> [HOW TO COMPLETE THIS TASK]: Please reproduce, exactly and in full, the lines running from the one that contains "phylum: Chordata" to the end of the entries.

---- EXTRACTED DATA

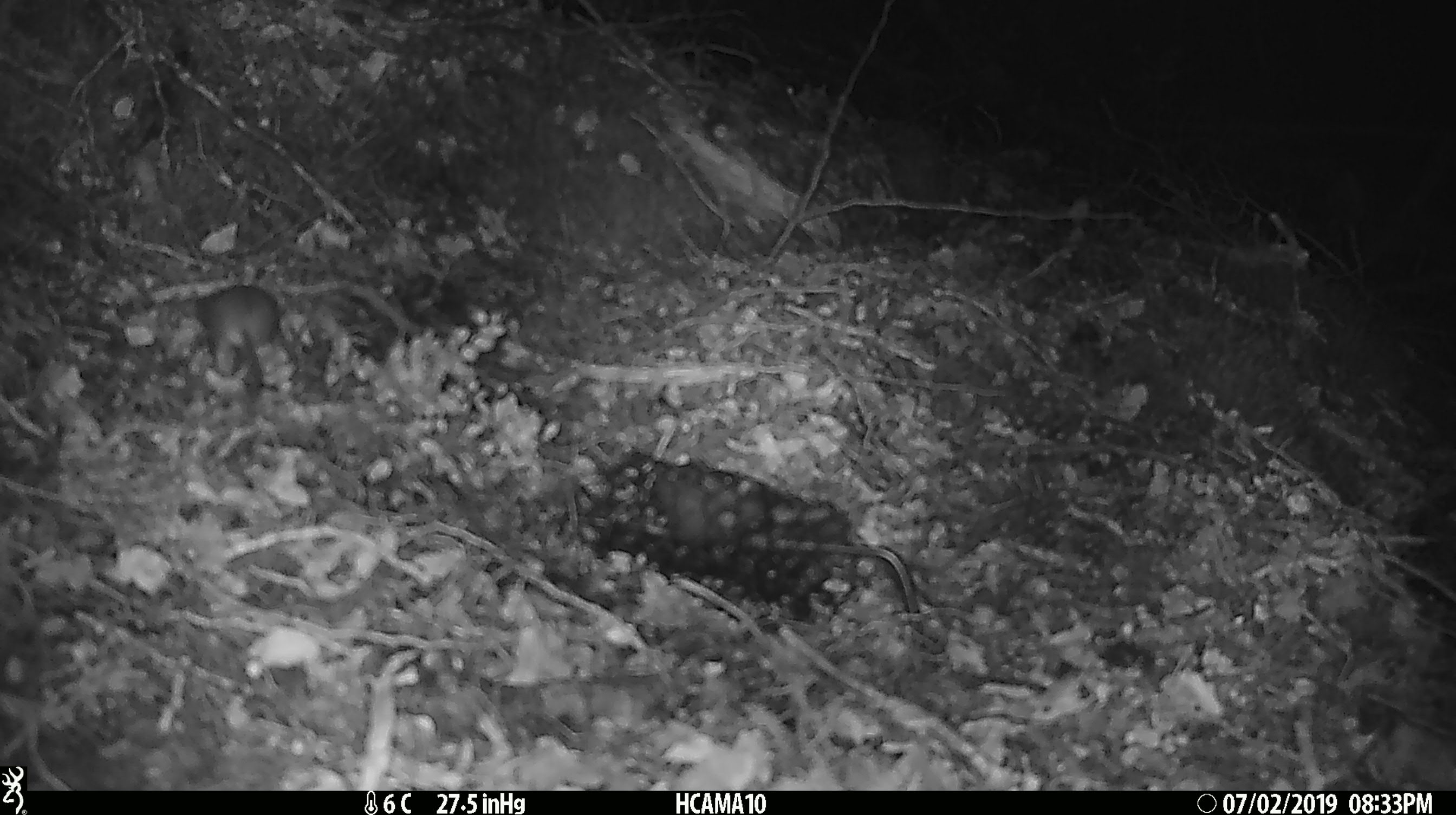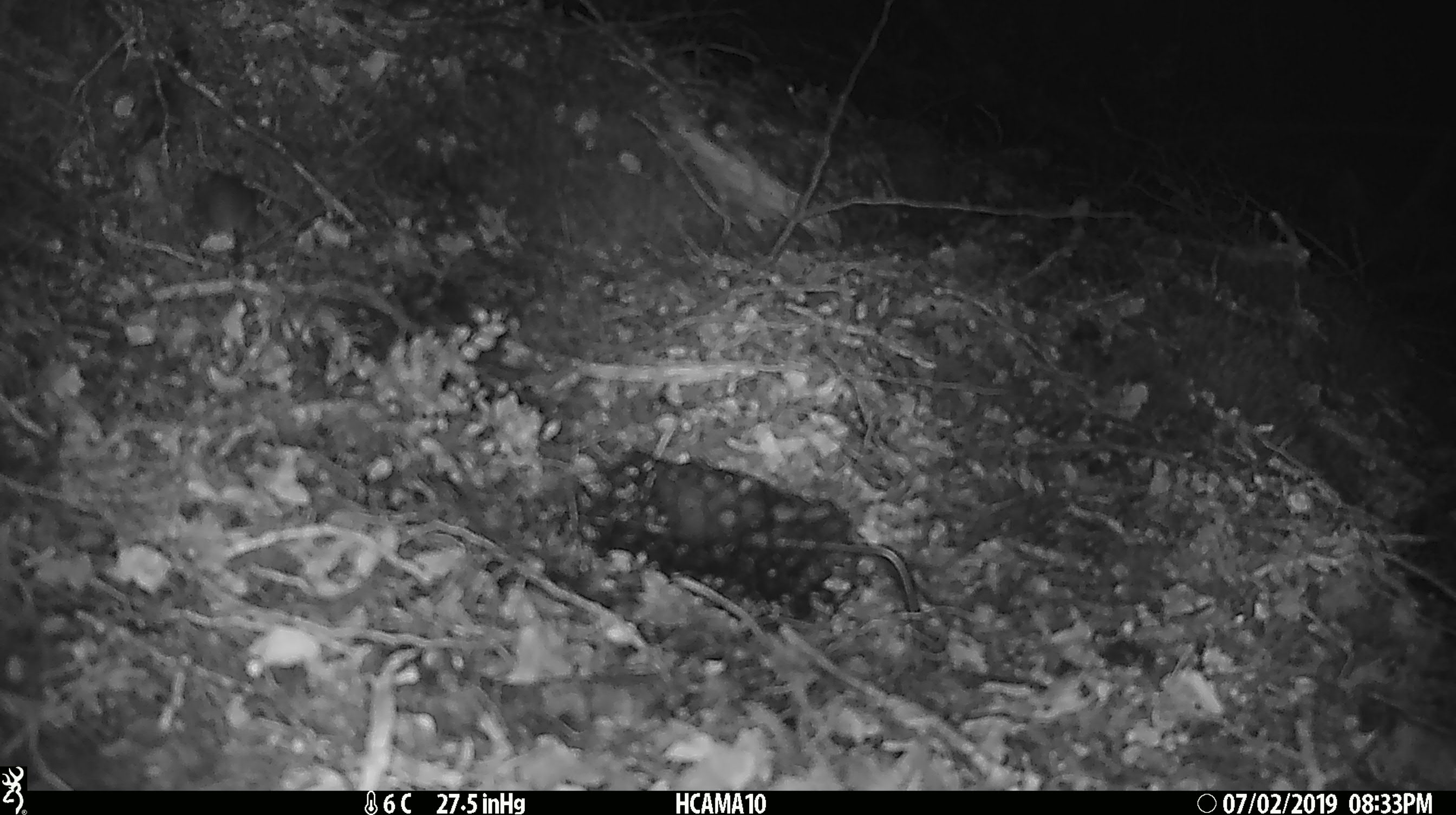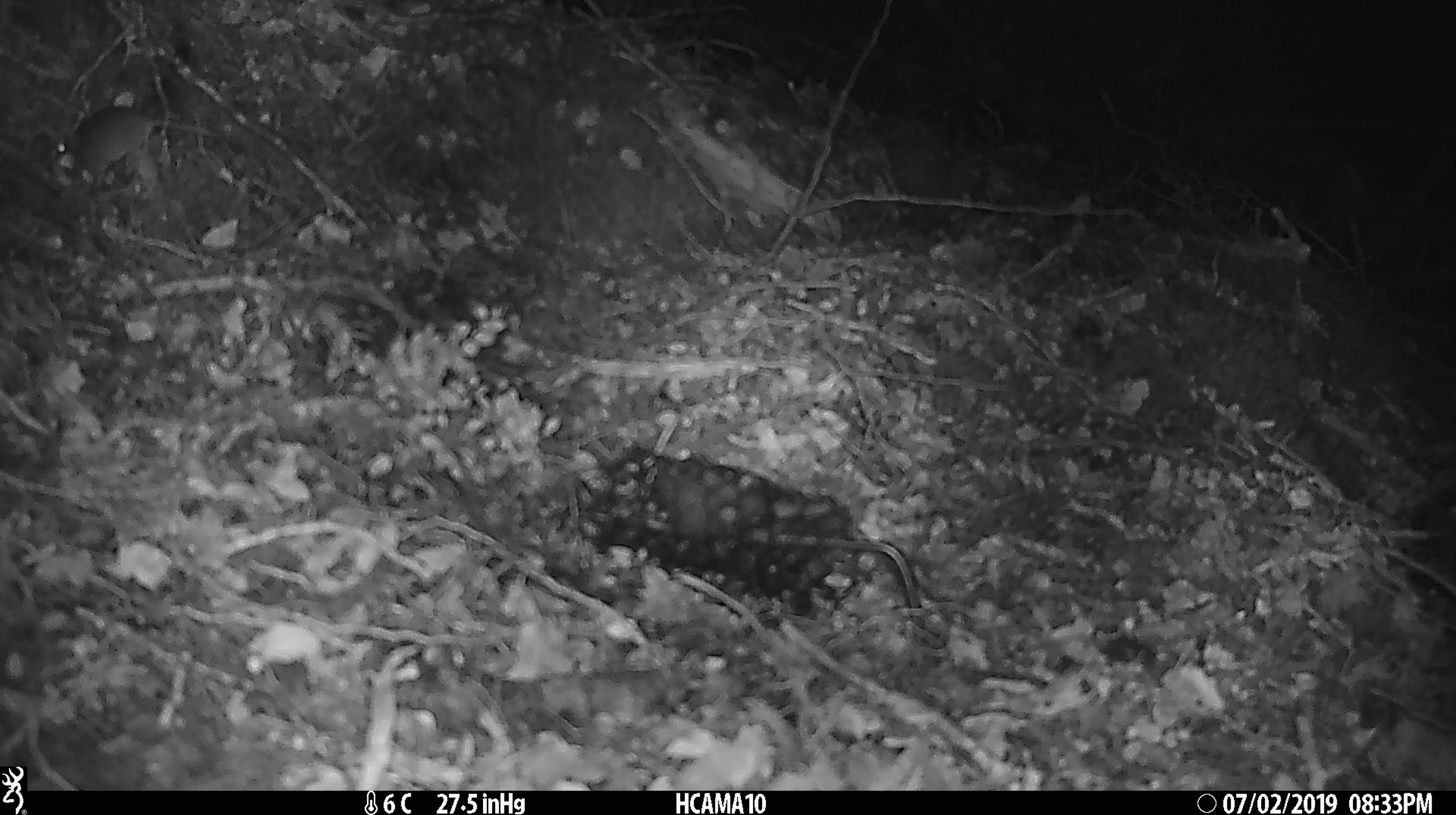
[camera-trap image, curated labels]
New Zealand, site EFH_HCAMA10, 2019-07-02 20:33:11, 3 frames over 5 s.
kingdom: Animalia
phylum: Chordata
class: Mammalia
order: Rodentia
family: Muridae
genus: Mus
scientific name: Mus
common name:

--------

> [SOLUTION TO THE PROBLEM]:
phylum: Chordata
class: Mammalia
order: Rodentia
family: Muridae
genus: Mus
scientific name: Mus
common name:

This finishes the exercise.